_Reading text_:
***

Facebook Cheat Sheet | Dig Marketing

Facebook Cheat Sheet

Category: Marketing
Date: July 12, 2022
Author: Dig Marketing

Facebook Cheat Sheet

“Social media is not just an activity; it is an investment of valuable time and resources.”

– Sean Gardner

Before talking about how to use Facebook, here’s what Facebook is not:

  • It’s not a fad. 1.3 billion people check it everyday and it’s not going anywhere.
  • It’s a professional tool. Don’t ask the teenage girl on your staff to manage your page because “she’s always on it.” It’s a complex, powerful marketing tool and needs to be treated as such.
  • It’s not to be ignored. Facebook is no longer optional. If you have a customer base interested in your product, you need to be on it in some form.

Here’s my “Top-9 List” navigating the Facebook jungle:

1) Embrace the Stats

Facebook is a science, with entire conferences and companies devoted to learning it fully. It’s confusing at first, but learn a few key terms and you’ll have a step up on your competition.

Click on “Insight” on the top. This is your most important page. Go there to see how many people are seeing you (“Reach” on left), who your audience is and where they live (“People” on left), and what day/time people are engaging with you (“Posts” on left). It will be overwhelming at first, but pour some coffee, dig in and it will become old habit soon.

2) Algorithms are a #%$&* (and get used to it)

Think of your Facebook page as an ocean harbour, and every post is a ship. The tide is your organic reach (ie. how many people you reach without paying for ads). When you publish a post, Facebook send it to some of your most engaging fans as a test. The more they engage with it, the more fans you’ll reach.

***

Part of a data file
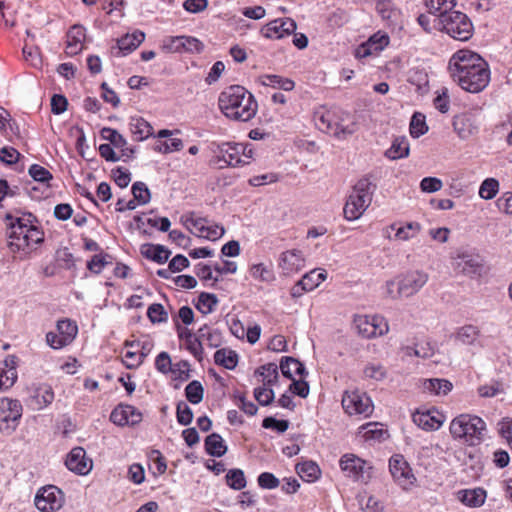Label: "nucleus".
I'll return each instance as SVG.
<instances>
[{
    "mask_svg": "<svg viewBox=\"0 0 512 512\" xmlns=\"http://www.w3.org/2000/svg\"><path fill=\"white\" fill-rule=\"evenodd\" d=\"M448 68L454 82L467 92L479 93L490 82L487 62L473 51L462 49L454 53Z\"/></svg>",
    "mask_w": 512,
    "mask_h": 512,
    "instance_id": "f257e3e1",
    "label": "nucleus"
},
{
    "mask_svg": "<svg viewBox=\"0 0 512 512\" xmlns=\"http://www.w3.org/2000/svg\"><path fill=\"white\" fill-rule=\"evenodd\" d=\"M218 105L221 112L234 121L248 122L258 111V103L253 94L240 85H232L222 91Z\"/></svg>",
    "mask_w": 512,
    "mask_h": 512,
    "instance_id": "f03ea898",
    "label": "nucleus"
},
{
    "mask_svg": "<svg viewBox=\"0 0 512 512\" xmlns=\"http://www.w3.org/2000/svg\"><path fill=\"white\" fill-rule=\"evenodd\" d=\"M34 220L32 214H25L10 224L8 246L12 252L28 254L43 241V232L33 224Z\"/></svg>",
    "mask_w": 512,
    "mask_h": 512,
    "instance_id": "7ed1b4c3",
    "label": "nucleus"
},
{
    "mask_svg": "<svg viewBox=\"0 0 512 512\" xmlns=\"http://www.w3.org/2000/svg\"><path fill=\"white\" fill-rule=\"evenodd\" d=\"M314 121L320 131L338 139H346L356 131V124L350 114L341 109L317 111Z\"/></svg>",
    "mask_w": 512,
    "mask_h": 512,
    "instance_id": "20e7f679",
    "label": "nucleus"
},
{
    "mask_svg": "<svg viewBox=\"0 0 512 512\" xmlns=\"http://www.w3.org/2000/svg\"><path fill=\"white\" fill-rule=\"evenodd\" d=\"M374 186L369 178L360 179L353 187L344 209V217L349 220H357L366 211L372 201Z\"/></svg>",
    "mask_w": 512,
    "mask_h": 512,
    "instance_id": "39448f33",
    "label": "nucleus"
},
{
    "mask_svg": "<svg viewBox=\"0 0 512 512\" xmlns=\"http://www.w3.org/2000/svg\"><path fill=\"white\" fill-rule=\"evenodd\" d=\"M449 429L454 439H464L469 445H476L482 439L486 424L478 416L461 414L451 421Z\"/></svg>",
    "mask_w": 512,
    "mask_h": 512,
    "instance_id": "423d86ee",
    "label": "nucleus"
},
{
    "mask_svg": "<svg viewBox=\"0 0 512 512\" xmlns=\"http://www.w3.org/2000/svg\"><path fill=\"white\" fill-rule=\"evenodd\" d=\"M441 30L450 37L459 41L469 40L474 32V27L469 17L456 10H451L438 20Z\"/></svg>",
    "mask_w": 512,
    "mask_h": 512,
    "instance_id": "0eeeda50",
    "label": "nucleus"
},
{
    "mask_svg": "<svg viewBox=\"0 0 512 512\" xmlns=\"http://www.w3.org/2000/svg\"><path fill=\"white\" fill-rule=\"evenodd\" d=\"M23 407L19 400L11 398L0 399V431L11 434L17 428L22 417Z\"/></svg>",
    "mask_w": 512,
    "mask_h": 512,
    "instance_id": "6e6552de",
    "label": "nucleus"
},
{
    "mask_svg": "<svg viewBox=\"0 0 512 512\" xmlns=\"http://www.w3.org/2000/svg\"><path fill=\"white\" fill-rule=\"evenodd\" d=\"M342 407L350 416L369 417L373 412V403L366 393L358 390L346 391L342 397Z\"/></svg>",
    "mask_w": 512,
    "mask_h": 512,
    "instance_id": "1a4fd4ad",
    "label": "nucleus"
},
{
    "mask_svg": "<svg viewBox=\"0 0 512 512\" xmlns=\"http://www.w3.org/2000/svg\"><path fill=\"white\" fill-rule=\"evenodd\" d=\"M216 155V163L219 168L225 166H242L249 164L248 158L250 156L244 154V148L240 144L222 143L218 144L214 150Z\"/></svg>",
    "mask_w": 512,
    "mask_h": 512,
    "instance_id": "9d476101",
    "label": "nucleus"
},
{
    "mask_svg": "<svg viewBox=\"0 0 512 512\" xmlns=\"http://www.w3.org/2000/svg\"><path fill=\"white\" fill-rule=\"evenodd\" d=\"M35 506L42 512H53L64 504L63 492L54 485H48L38 490L34 499Z\"/></svg>",
    "mask_w": 512,
    "mask_h": 512,
    "instance_id": "9b49d317",
    "label": "nucleus"
},
{
    "mask_svg": "<svg viewBox=\"0 0 512 512\" xmlns=\"http://www.w3.org/2000/svg\"><path fill=\"white\" fill-rule=\"evenodd\" d=\"M389 470L395 480L403 489H409L414 485L416 477L412 469L402 455H394L389 460Z\"/></svg>",
    "mask_w": 512,
    "mask_h": 512,
    "instance_id": "f8f14e48",
    "label": "nucleus"
},
{
    "mask_svg": "<svg viewBox=\"0 0 512 512\" xmlns=\"http://www.w3.org/2000/svg\"><path fill=\"white\" fill-rule=\"evenodd\" d=\"M429 276L419 270L409 271L398 277L399 293L402 297L415 295L427 283Z\"/></svg>",
    "mask_w": 512,
    "mask_h": 512,
    "instance_id": "ddd939ff",
    "label": "nucleus"
},
{
    "mask_svg": "<svg viewBox=\"0 0 512 512\" xmlns=\"http://www.w3.org/2000/svg\"><path fill=\"white\" fill-rule=\"evenodd\" d=\"M452 337L458 345L469 346L473 349H482L485 347L484 336L480 329L472 324L457 328Z\"/></svg>",
    "mask_w": 512,
    "mask_h": 512,
    "instance_id": "4468645a",
    "label": "nucleus"
},
{
    "mask_svg": "<svg viewBox=\"0 0 512 512\" xmlns=\"http://www.w3.org/2000/svg\"><path fill=\"white\" fill-rule=\"evenodd\" d=\"M339 464L346 475L354 480L365 481L369 477L368 470L371 469V466L354 454L343 455Z\"/></svg>",
    "mask_w": 512,
    "mask_h": 512,
    "instance_id": "2eb2a0df",
    "label": "nucleus"
},
{
    "mask_svg": "<svg viewBox=\"0 0 512 512\" xmlns=\"http://www.w3.org/2000/svg\"><path fill=\"white\" fill-rule=\"evenodd\" d=\"M354 323L358 333L364 338H373L388 332V325L383 323V318L377 316H358Z\"/></svg>",
    "mask_w": 512,
    "mask_h": 512,
    "instance_id": "dca6fc26",
    "label": "nucleus"
},
{
    "mask_svg": "<svg viewBox=\"0 0 512 512\" xmlns=\"http://www.w3.org/2000/svg\"><path fill=\"white\" fill-rule=\"evenodd\" d=\"M297 26L293 19H275L261 29V34L269 39H281L294 33Z\"/></svg>",
    "mask_w": 512,
    "mask_h": 512,
    "instance_id": "f3484780",
    "label": "nucleus"
},
{
    "mask_svg": "<svg viewBox=\"0 0 512 512\" xmlns=\"http://www.w3.org/2000/svg\"><path fill=\"white\" fill-rule=\"evenodd\" d=\"M482 258L477 254L462 252L455 258V266L461 273L473 277L480 275L483 269Z\"/></svg>",
    "mask_w": 512,
    "mask_h": 512,
    "instance_id": "a211bd4d",
    "label": "nucleus"
},
{
    "mask_svg": "<svg viewBox=\"0 0 512 512\" xmlns=\"http://www.w3.org/2000/svg\"><path fill=\"white\" fill-rule=\"evenodd\" d=\"M65 465L79 475H86L92 469V461L86 457V451L82 447H75L69 452Z\"/></svg>",
    "mask_w": 512,
    "mask_h": 512,
    "instance_id": "6ab92c4d",
    "label": "nucleus"
},
{
    "mask_svg": "<svg viewBox=\"0 0 512 512\" xmlns=\"http://www.w3.org/2000/svg\"><path fill=\"white\" fill-rule=\"evenodd\" d=\"M18 358L8 355L0 362V392L10 389L17 381Z\"/></svg>",
    "mask_w": 512,
    "mask_h": 512,
    "instance_id": "aec40b11",
    "label": "nucleus"
},
{
    "mask_svg": "<svg viewBox=\"0 0 512 512\" xmlns=\"http://www.w3.org/2000/svg\"><path fill=\"white\" fill-rule=\"evenodd\" d=\"M305 266V259L300 250L292 249L283 252L279 259V267L285 275L299 272Z\"/></svg>",
    "mask_w": 512,
    "mask_h": 512,
    "instance_id": "412c9836",
    "label": "nucleus"
},
{
    "mask_svg": "<svg viewBox=\"0 0 512 512\" xmlns=\"http://www.w3.org/2000/svg\"><path fill=\"white\" fill-rule=\"evenodd\" d=\"M389 43V37L387 35L374 34L369 38L368 42L361 45L357 51L356 56L364 58L372 54H376L382 51Z\"/></svg>",
    "mask_w": 512,
    "mask_h": 512,
    "instance_id": "4be33fe9",
    "label": "nucleus"
},
{
    "mask_svg": "<svg viewBox=\"0 0 512 512\" xmlns=\"http://www.w3.org/2000/svg\"><path fill=\"white\" fill-rule=\"evenodd\" d=\"M140 252L145 258L150 259L158 264H164L171 254L170 250L165 248L163 245H155L150 243L143 244L141 246Z\"/></svg>",
    "mask_w": 512,
    "mask_h": 512,
    "instance_id": "5701e85b",
    "label": "nucleus"
},
{
    "mask_svg": "<svg viewBox=\"0 0 512 512\" xmlns=\"http://www.w3.org/2000/svg\"><path fill=\"white\" fill-rule=\"evenodd\" d=\"M280 369L283 376L291 380L295 379L296 375L303 378L307 374L303 363L293 357H283L280 361Z\"/></svg>",
    "mask_w": 512,
    "mask_h": 512,
    "instance_id": "b1692460",
    "label": "nucleus"
},
{
    "mask_svg": "<svg viewBox=\"0 0 512 512\" xmlns=\"http://www.w3.org/2000/svg\"><path fill=\"white\" fill-rule=\"evenodd\" d=\"M130 134L134 140L143 141L153 135V128L142 117H130Z\"/></svg>",
    "mask_w": 512,
    "mask_h": 512,
    "instance_id": "393cba45",
    "label": "nucleus"
},
{
    "mask_svg": "<svg viewBox=\"0 0 512 512\" xmlns=\"http://www.w3.org/2000/svg\"><path fill=\"white\" fill-rule=\"evenodd\" d=\"M413 422L420 428L431 431L437 430L443 424V420L440 417L432 415L430 411L416 412L413 414Z\"/></svg>",
    "mask_w": 512,
    "mask_h": 512,
    "instance_id": "a878e982",
    "label": "nucleus"
},
{
    "mask_svg": "<svg viewBox=\"0 0 512 512\" xmlns=\"http://www.w3.org/2000/svg\"><path fill=\"white\" fill-rule=\"evenodd\" d=\"M130 192L133 195V199L130 200V210L135 209L137 205H145L151 200V192L144 182H135Z\"/></svg>",
    "mask_w": 512,
    "mask_h": 512,
    "instance_id": "bb28decb",
    "label": "nucleus"
},
{
    "mask_svg": "<svg viewBox=\"0 0 512 512\" xmlns=\"http://www.w3.org/2000/svg\"><path fill=\"white\" fill-rule=\"evenodd\" d=\"M460 501L469 507H480L486 499V491L481 488L459 491Z\"/></svg>",
    "mask_w": 512,
    "mask_h": 512,
    "instance_id": "cd10ccee",
    "label": "nucleus"
},
{
    "mask_svg": "<svg viewBox=\"0 0 512 512\" xmlns=\"http://www.w3.org/2000/svg\"><path fill=\"white\" fill-rule=\"evenodd\" d=\"M206 452L214 457H221L227 452V446L218 433H212L205 439Z\"/></svg>",
    "mask_w": 512,
    "mask_h": 512,
    "instance_id": "c85d7f7f",
    "label": "nucleus"
},
{
    "mask_svg": "<svg viewBox=\"0 0 512 512\" xmlns=\"http://www.w3.org/2000/svg\"><path fill=\"white\" fill-rule=\"evenodd\" d=\"M425 5L430 14L438 17V20L446 15L456 5V0H425Z\"/></svg>",
    "mask_w": 512,
    "mask_h": 512,
    "instance_id": "c756f323",
    "label": "nucleus"
},
{
    "mask_svg": "<svg viewBox=\"0 0 512 512\" xmlns=\"http://www.w3.org/2000/svg\"><path fill=\"white\" fill-rule=\"evenodd\" d=\"M57 332L63 339L62 343L69 345L76 337L78 333V327L74 321L70 319H62L57 321L56 325Z\"/></svg>",
    "mask_w": 512,
    "mask_h": 512,
    "instance_id": "7c9ffc66",
    "label": "nucleus"
},
{
    "mask_svg": "<svg viewBox=\"0 0 512 512\" xmlns=\"http://www.w3.org/2000/svg\"><path fill=\"white\" fill-rule=\"evenodd\" d=\"M85 28L81 25H74L67 33V48L71 53H76L81 49L85 40Z\"/></svg>",
    "mask_w": 512,
    "mask_h": 512,
    "instance_id": "2f4dec72",
    "label": "nucleus"
},
{
    "mask_svg": "<svg viewBox=\"0 0 512 512\" xmlns=\"http://www.w3.org/2000/svg\"><path fill=\"white\" fill-rule=\"evenodd\" d=\"M296 471L301 479L307 482L316 481L321 474L319 466L313 461H305L297 464Z\"/></svg>",
    "mask_w": 512,
    "mask_h": 512,
    "instance_id": "473e14b6",
    "label": "nucleus"
},
{
    "mask_svg": "<svg viewBox=\"0 0 512 512\" xmlns=\"http://www.w3.org/2000/svg\"><path fill=\"white\" fill-rule=\"evenodd\" d=\"M423 387L435 395H447L452 390L453 385L449 380L432 378L426 379Z\"/></svg>",
    "mask_w": 512,
    "mask_h": 512,
    "instance_id": "72a5a7b5",
    "label": "nucleus"
},
{
    "mask_svg": "<svg viewBox=\"0 0 512 512\" xmlns=\"http://www.w3.org/2000/svg\"><path fill=\"white\" fill-rule=\"evenodd\" d=\"M33 399L37 404V409H43L54 400V392L51 386L42 384L34 390Z\"/></svg>",
    "mask_w": 512,
    "mask_h": 512,
    "instance_id": "f704fd0d",
    "label": "nucleus"
},
{
    "mask_svg": "<svg viewBox=\"0 0 512 512\" xmlns=\"http://www.w3.org/2000/svg\"><path fill=\"white\" fill-rule=\"evenodd\" d=\"M214 361L216 364L232 370L237 366L238 355L232 350L219 349L214 354Z\"/></svg>",
    "mask_w": 512,
    "mask_h": 512,
    "instance_id": "c9c22d12",
    "label": "nucleus"
},
{
    "mask_svg": "<svg viewBox=\"0 0 512 512\" xmlns=\"http://www.w3.org/2000/svg\"><path fill=\"white\" fill-rule=\"evenodd\" d=\"M409 155V143L405 137L396 138L391 147L386 151V156L396 160Z\"/></svg>",
    "mask_w": 512,
    "mask_h": 512,
    "instance_id": "e433bc0d",
    "label": "nucleus"
},
{
    "mask_svg": "<svg viewBox=\"0 0 512 512\" xmlns=\"http://www.w3.org/2000/svg\"><path fill=\"white\" fill-rule=\"evenodd\" d=\"M390 228L396 230L395 237L398 240L408 241L418 235L421 225L418 222H409L399 228H396V224H392Z\"/></svg>",
    "mask_w": 512,
    "mask_h": 512,
    "instance_id": "4c0bfd02",
    "label": "nucleus"
},
{
    "mask_svg": "<svg viewBox=\"0 0 512 512\" xmlns=\"http://www.w3.org/2000/svg\"><path fill=\"white\" fill-rule=\"evenodd\" d=\"M255 374L262 377V381L265 386H271L278 379V366L275 363H267L260 366L255 371Z\"/></svg>",
    "mask_w": 512,
    "mask_h": 512,
    "instance_id": "58836bf2",
    "label": "nucleus"
},
{
    "mask_svg": "<svg viewBox=\"0 0 512 512\" xmlns=\"http://www.w3.org/2000/svg\"><path fill=\"white\" fill-rule=\"evenodd\" d=\"M262 83L265 86L282 89L284 91H291L295 87L293 80L279 75H265Z\"/></svg>",
    "mask_w": 512,
    "mask_h": 512,
    "instance_id": "ea45409f",
    "label": "nucleus"
},
{
    "mask_svg": "<svg viewBox=\"0 0 512 512\" xmlns=\"http://www.w3.org/2000/svg\"><path fill=\"white\" fill-rule=\"evenodd\" d=\"M217 304L218 299L215 294L202 292L198 297L196 308L202 314L207 315L214 311Z\"/></svg>",
    "mask_w": 512,
    "mask_h": 512,
    "instance_id": "a19ab883",
    "label": "nucleus"
},
{
    "mask_svg": "<svg viewBox=\"0 0 512 512\" xmlns=\"http://www.w3.org/2000/svg\"><path fill=\"white\" fill-rule=\"evenodd\" d=\"M327 277L325 270H312L306 273L300 280V284L304 285V289L312 291L320 285Z\"/></svg>",
    "mask_w": 512,
    "mask_h": 512,
    "instance_id": "79ce46f5",
    "label": "nucleus"
},
{
    "mask_svg": "<svg viewBox=\"0 0 512 512\" xmlns=\"http://www.w3.org/2000/svg\"><path fill=\"white\" fill-rule=\"evenodd\" d=\"M208 221L205 218L195 217L194 213L185 217L184 225L191 230L196 236L203 237Z\"/></svg>",
    "mask_w": 512,
    "mask_h": 512,
    "instance_id": "37998d69",
    "label": "nucleus"
},
{
    "mask_svg": "<svg viewBox=\"0 0 512 512\" xmlns=\"http://www.w3.org/2000/svg\"><path fill=\"white\" fill-rule=\"evenodd\" d=\"M227 485L234 490H242L246 487V478L243 470L234 468L230 469L226 476Z\"/></svg>",
    "mask_w": 512,
    "mask_h": 512,
    "instance_id": "c03bdc74",
    "label": "nucleus"
},
{
    "mask_svg": "<svg viewBox=\"0 0 512 512\" xmlns=\"http://www.w3.org/2000/svg\"><path fill=\"white\" fill-rule=\"evenodd\" d=\"M149 351L150 348H146L145 346L140 348L139 342L130 341V369L138 367L148 355Z\"/></svg>",
    "mask_w": 512,
    "mask_h": 512,
    "instance_id": "a18cd8bd",
    "label": "nucleus"
},
{
    "mask_svg": "<svg viewBox=\"0 0 512 512\" xmlns=\"http://www.w3.org/2000/svg\"><path fill=\"white\" fill-rule=\"evenodd\" d=\"M428 131L425 116L421 113H414L410 121V134L413 138H419Z\"/></svg>",
    "mask_w": 512,
    "mask_h": 512,
    "instance_id": "49530a36",
    "label": "nucleus"
},
{
    "mask_svg": "<svg viewBox=\"0 0 512 512\" xmlns=\"http://www.w3.org/2000/svg\"><path fill=\"white\" fill-rule=\"evenodd\" d=\"M204 389L202 384L194 380L190 382L185 388V396L192 404H198L203 400Z\"/></svg>",
    "mask_w": 512,
    "mask_h": 512,
    "instance_id": "de8ad7c7",
    "label": "nucleus"
},
{
    "mask_svg": "<svg viewBox=\"0 0 512 512\" xmlns=\"http://www.w3.org/2000/svg\"><path fill=\"white\" fill-rule=\"evenodd\" d=\"M183 146L181 139L170 138L169 140L158 141L154 146V150L162 154H168L174 151H180Z\"/></svg>",
    "mask_w": 512,
    "mask_h": 512,
    "instance_id": "09e8293b",
    "label": "nucleus"
},
{
    "mask_svg": "<svg viewBox=\"0 0 512 512\" xmlns=\"http://www.w3.org/2000/svg\"><path fill=\"white\" fill-rule=\"evenodd\" d=\"M198 335L202 341H206L210 347H218L221 344V333L217 330H210L207 325H204L198 330Z\"/></svg>",
    "mask_w": 512,
    "mask_h": 512,
    "instance_id": "8fccbe9b",
    "label": "nucleus"
},
{
    "mask_svg": "<svg viewBox=\"0 0 512 512\" xmlns=\"http://www.w3.org/2000/svg\"><path fill=\"white\" fill-rule=\"evenodd\" d=\"M498 189L499 182L494 178H487L479 188V196L482 199L490 200L496 196Z\"/></svg>",
    "mask_w": 512,
    "mask_h": 512,
    "instance_id": "3c124183",
    "label": "nucleus"
},
{
    "mask_svg": "<svg viewBox=\"0 0 512 512\" xmlns=\"http://www.w3.org/2000/svg\"><path fill=\"white\" fill-rule=\"evenodd\" d=\"M146 314L152 323H164L168 320V313L164 309L163 305L159 303L151 304L148 307Z\"/></svg>",
    "mask_w": 512,
    "mask_h": 512,
    "instance_id": "603ef678",
    "label": "nucleus"
},
{
    "mask_svg": "<svg viewBox=\"0 0 512 512\" xmlns=\"http://www.w3.org/2000/svg\"><path fill=\"white\" fill-rule=\"evenodd\" d=\"M128 406L120 403L110 414V421L117 426H126L128 424Z\"/></svg>",
    "mask_w": 512,
    "mask_h": 512,
    "instance_id": "864d4df0",
    "label": "nucleus"
},
{
    "mask_svg": "<svg viewBox=\"0 0 512 512\" xmlns=\"http://www.w3.org/2000/svg\"><path fill=\"white\" fill-rule=\"evenodd\" d=\"M407 352L411 355V352L417 357L426 359L430 358L435 353V347L430 342H421L415 345V347H407Z\"/></svg>",
    "mask_w": 512,
    "mask_h": 512,
    "instance_id": "5fc2aeb1",
    "label": "nucleus"
},
{
    "mask_svg": "<svg viewBox=\"0 0 512 512\" xmlns=\"http://www.w3.org/2000/svg\"><path fill=\"white\" fill-rule=\"evenodd\" d=\"M363 373L366 378L381 381L386 377L387 371L385 367L379 363H369Z\"/></svg>",
    "mask_w": 512,
    "mask_h": 512,
    "instance_id": "6e6d98bb",
    "label": "nucleus"
},
{
    "mask_svg": "<svg viewBox=\"0 0 512 512\" xmlns=\"http://www.w3.org/2000/svg\"><path fill=\"white\" fill-rule=\"evenodd\" d=\"M176 417L179 424L187 426L193 420V412L185 402L180 401L177 404Z\"/></svg>",
    "mask_w": 512,
    "mask_h": 512,
    "instance_id": "4d7b16f0",
    "label": "nucleus"
},
{
    "mask_svg": "<svg viewBox=\"0 0 512 512\" xmlns=\"http://www.w3.org/2000/svg\"><path fill=\"white\" fill-rule=\"evenodd\" d=\"M101 136L103 139L108 140L110 142L109 144L115 148H121L126 144L124 137L111 128H103L101 130Z\"/></svg>",
    "mask_w": 512,
    "mask_h": 512,
    "instance_id": "13d9d810",
    "label": "nucleus"
},
{
    "mask_svg": "<svg viewBox=\"0 0 512 512\" xmlns=\"http://www.w3.org/2000/svg\"><path fill=\"white\" fill-rule=\"evenodd\" d=\"M233 397L235 400V404L245 414H247L249 416H254L257 413L258 407L253 402L248 401L243 394L236 392V393H234Z\"/></svg>",
    "mask_w": 512,
    "mask_h": 512,
    "instance_id": "bf43d9fd",
    "label": "nucleus"
},
{
    "mask_svg": "<svg viewBox=\"0 0 512 512\" xmlns=\"http://www.w3.org/2000/svg\"><path fill=\"white\" fill-rule=\"evenodd\" d=\"M29 175L37 182L48 183L52 180V174L43 166L33 164L29 167Z\"/></svg>",
    "mask_w": 512,
    "mask_h": 512,
    "instance_id": "052dcab7",
    "label": "nucleus"
},
{
    "mask_svg": "<svg viewBox=\"0 0 512 512\" xmlns=\"http://www.w3.org/2000/svg\"><path fill=\"white\" fill-rule=\"evenodd\" d=\"M155 366L157 370L163 374H167L169 372L176 374V368H173L171 358L167 352H161L156 357Z\"/></svg>",
    "mask_w": 512,
    "mask_h": 512,
    "instance_id": "680f3d73",
    "label": "nucleus"
},
{
    "mask_svg": "<svg viewBox=\"0 0 512 512\" xmlns=\"http://www.w3.org/2000/svg\"><path fill=\"white\" fill-rule=\"evenodd\" d=\"M183 44V52L200 53L204 49V44L197 38L192 36H181Z\"/></svg>",
    "mask_w": 512,
    "mask_h": 512,
    "instance_id": "e2e57ef3",
    "label": "nucleus"
},
{
    "mask_svg": "<svg viewBox=\"0 0 512 512\" xmlns=\"http://www.w3.org/2000/svg\"><path fill=\"white\" fill-rule=\"evenodd\" d=\"M258 485L263 489H275L279 486V479L270 472H263L257 478Z\"/></svg>",
    "mask_w": 512,
    "mask_h": 512,
    "instance_id": "0e129e2a",
    "label": "nucleus"
},
{
    "mask_svg": "<svg viewBox=\"0 0 512 512\" xmlns=\"http://www.w3.org/2000/svg\"><path fill=\"white\" fill-rule=\"evenodd\" d=\"M162 50L170 53H179L183 52V44H182V37L181 36H175V37H169L163 40L162 42Z\"/></svg>",
    "mask_w": 512,
    "mask_h": 512,
    "instance_id": "69168bd1",
    "label": "nucleus"
},
{
    "mask_svg": "<svg viewBox=\"0 0 512 512\" xmlns=\"http://www.w3.org/2000/svg\"><path fill=\"white\" fill-rule=\"evenodd\" d=\"M254 397L262 406H267L274 400V391L265 387H258L254 390Z\"/></svg>",
    "mask_w": 512,
    "mask_h": 512,
    "instance_id": "338daca9",
    "label": "nucleus"
},
{
    "mask_svg": "<svg viewBox=\"0 0 512 512\" xmlns=\"http://www.w3.org/2000/svg\"><path fill=\"white\" fill-rule=\"evenodd\" d=\"M443 187V183L436 177H425L420 182V188L423 192L433 193L439 191Z\"/></svg>",
    "mask_w": 512,
    "mask_h": 512,
    "instance_id": "774afa93",
    "label": "nucleus"
}]
</instances>
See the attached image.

***

From the Facebook cheat sheet above, return the passage that starts at the words "Before talking about" and stops after "not going anywhere.", copied word for word.

Before talking about how to use Facebook, here’s what Facebook is not:

  • It’s not a fad. 1.3 billion people check it everyday and it’s not going anywhere.